:: Exercise ::
In the abstract on diabetes dialogue meetings, write out word for word the passage that begins with the words containing "Methods: Patients with" and ends with "after the DDMs.".

:: Document segment ::
*****
Objective: To evaluate the effect of group-based diabetes dialogue meetings (DDMs) on diabetes distress, perceived competence and glycaemic control.
Methods: Patients with type 1 diabetes (T1D) were invited to DDMs with peers and healthcare professionals. The impact of participation was evaluated by change in diabetes distress measured by Problem Areas in Diabetes (PAID), diabetes competence measured by Perceived Competence in Diabetes (PCD), change in HbA1c before and one year after the DDMs.
Results: 120 patients with T1D participated in at least one DDM: 75% female, mean age 50 years (range 21-76), mean diabetes duration 23 years (range 0-64); 39% of all participants had a baseline PAID score≥33, indicating high levels of distress. After one year, both PAID (from 30.4±16.6 to 27.4±17.1; n=81, p=0.03), and mean HbA1c (61.6±10.2 to 58.8±9.9; n=120, p<0.0001) had improved significantly. PCD showed no change. Meanwhile, the benefit from participating was rated high with a median of four out of five and the major gain being the possibility to share experiences with peers.
Conclusion: Group-based DDMs were highly appreciated by participants and associated with significant improvements in diabetes distress and HbA1c.
Practice implications: DDMs target a large group of patients using few staff resources.
Keywords: Chronic disease; Disease specific distress; Patient education; Patient participation; Peer support; Type 1 diabetes.
*****
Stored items

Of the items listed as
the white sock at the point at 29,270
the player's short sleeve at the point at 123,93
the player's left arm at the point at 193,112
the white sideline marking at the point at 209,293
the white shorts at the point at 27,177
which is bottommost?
*****
:: Response below ::
Methods: Patients with type 1 diabetes (T1D) were invited to DDMs with peers and healthcare professionals. The impact of participation was evaluated by change in diabetes distress measured by Problem Areas in Diabetes (PAID), diabetes competence measured by Perceived Competence in Diabetes (PCD), change in HbA1c before and one year after the DDMs.